### Written request A
List the concepts that the Phra Malai text names as part of his story.
### Written request B
Carry on the Phra Malai text from its final sentence.

[Selected text start]

Phra Malai Kham Luang (, ) is the royal version of a Thai legendary poem of the Sri Lankan monk Arhat Maliyadeva, whose stories are popular in Thai Theravada Buddhism. The vernacular version is known as Phra Malai Klon Suat. Phra Malai is the subject of numerous palm-leaf manuscripts (in Thai bai lan), folding books (in Thai samut khoi), and artworks. His story, which includes concepts such as reincarnation, merit, and Buddhist cosmology, was a popular part of Thai funeral practices in the nineteenth century.

Legend of Phra Malai 
Phra Malai, according to the various versions of the story, was a Buddhist monk who accumulated so much merit that he acquired great supernatural abilities. Using his powers, he traveled to the various Buddhist hells, where he meets the suffering denizens and is implored to have their living relatives make merit on their behalf. He later traveled to the heavenly realms of the devas, Trāyastriṃśa and Tushita, where he meets Indra and the future Buddha Maitreya, who instruct him further in merit-making. Beyond the basic elements of the legend, further embellishments and flourishes were often added during recitations of the tale, to better entertain the audience.

[Selected text end]
[Record set start]

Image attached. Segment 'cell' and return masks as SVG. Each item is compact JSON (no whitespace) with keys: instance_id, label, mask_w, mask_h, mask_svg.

[Record set end]
[Record set start]

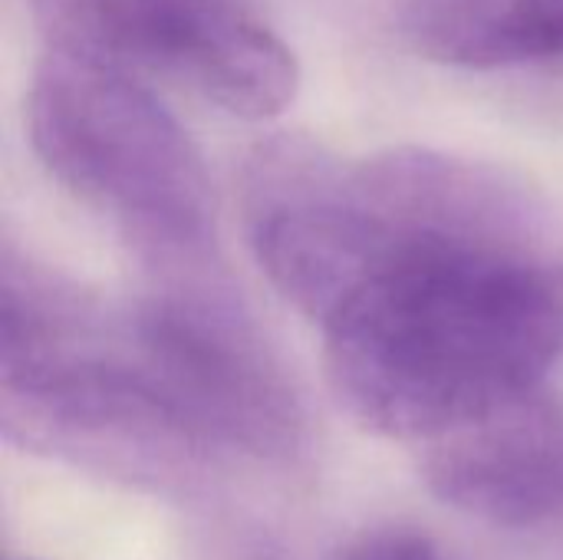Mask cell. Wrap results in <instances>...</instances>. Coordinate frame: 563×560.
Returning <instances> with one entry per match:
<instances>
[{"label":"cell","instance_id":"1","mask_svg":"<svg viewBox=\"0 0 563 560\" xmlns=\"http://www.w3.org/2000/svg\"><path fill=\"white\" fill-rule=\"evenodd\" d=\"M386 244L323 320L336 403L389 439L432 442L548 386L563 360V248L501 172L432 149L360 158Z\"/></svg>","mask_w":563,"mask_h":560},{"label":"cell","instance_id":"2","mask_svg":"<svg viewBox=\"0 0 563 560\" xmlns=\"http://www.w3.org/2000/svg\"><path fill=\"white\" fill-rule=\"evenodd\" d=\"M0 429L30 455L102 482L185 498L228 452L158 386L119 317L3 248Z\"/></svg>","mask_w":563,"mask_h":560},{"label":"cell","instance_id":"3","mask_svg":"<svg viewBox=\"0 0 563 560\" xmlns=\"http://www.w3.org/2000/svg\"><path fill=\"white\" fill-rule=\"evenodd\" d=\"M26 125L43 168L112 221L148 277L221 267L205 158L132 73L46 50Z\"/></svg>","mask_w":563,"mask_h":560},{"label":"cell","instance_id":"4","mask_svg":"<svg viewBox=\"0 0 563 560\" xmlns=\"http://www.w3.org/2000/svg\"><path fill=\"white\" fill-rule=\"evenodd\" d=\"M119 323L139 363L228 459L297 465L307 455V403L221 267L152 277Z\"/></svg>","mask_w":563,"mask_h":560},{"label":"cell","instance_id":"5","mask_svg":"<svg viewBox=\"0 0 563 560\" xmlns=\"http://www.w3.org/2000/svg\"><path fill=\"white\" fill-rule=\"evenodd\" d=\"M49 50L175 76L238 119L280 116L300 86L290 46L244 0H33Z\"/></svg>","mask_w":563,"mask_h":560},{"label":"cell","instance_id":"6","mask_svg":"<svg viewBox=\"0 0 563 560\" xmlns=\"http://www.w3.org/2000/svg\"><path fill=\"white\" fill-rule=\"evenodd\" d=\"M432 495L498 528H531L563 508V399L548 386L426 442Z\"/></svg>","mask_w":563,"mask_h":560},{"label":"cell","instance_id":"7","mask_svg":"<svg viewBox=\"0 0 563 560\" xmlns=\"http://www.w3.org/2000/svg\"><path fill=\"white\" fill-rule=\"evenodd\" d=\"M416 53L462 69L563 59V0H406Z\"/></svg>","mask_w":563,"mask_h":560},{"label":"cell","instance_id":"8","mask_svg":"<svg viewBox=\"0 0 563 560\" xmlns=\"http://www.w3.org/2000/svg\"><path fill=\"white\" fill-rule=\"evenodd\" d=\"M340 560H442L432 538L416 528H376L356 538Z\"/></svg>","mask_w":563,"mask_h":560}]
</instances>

[Record set end]

### Final answer A
reincarnation, merit, Buddhist cosmology

### Final answer B
History 
The earliest known Phra Malai manuscript is dated C.S. 878 (CE 1516), written in Pali and vernacular Northern Thai language. However, most of the surviving manuscripts date from the late-18th and 19th centuries. It is possible that the story originated in Sri Lanka, but it was only recorded in Southeast Asia, with its greatest popularity being in Thailand. The Phra Malai story was often read at funerals as part of the entertainment during the wake, with many monks adding dramatic twists to entertain the audience. Starting during the reign of King Mongkut (Rama IV), these performances were seen as inappropriate, and monks were banned from reciting Phra Malai during funerals, but the ban was circumvented by using former monks dressed in monastic robes to perform the recitations.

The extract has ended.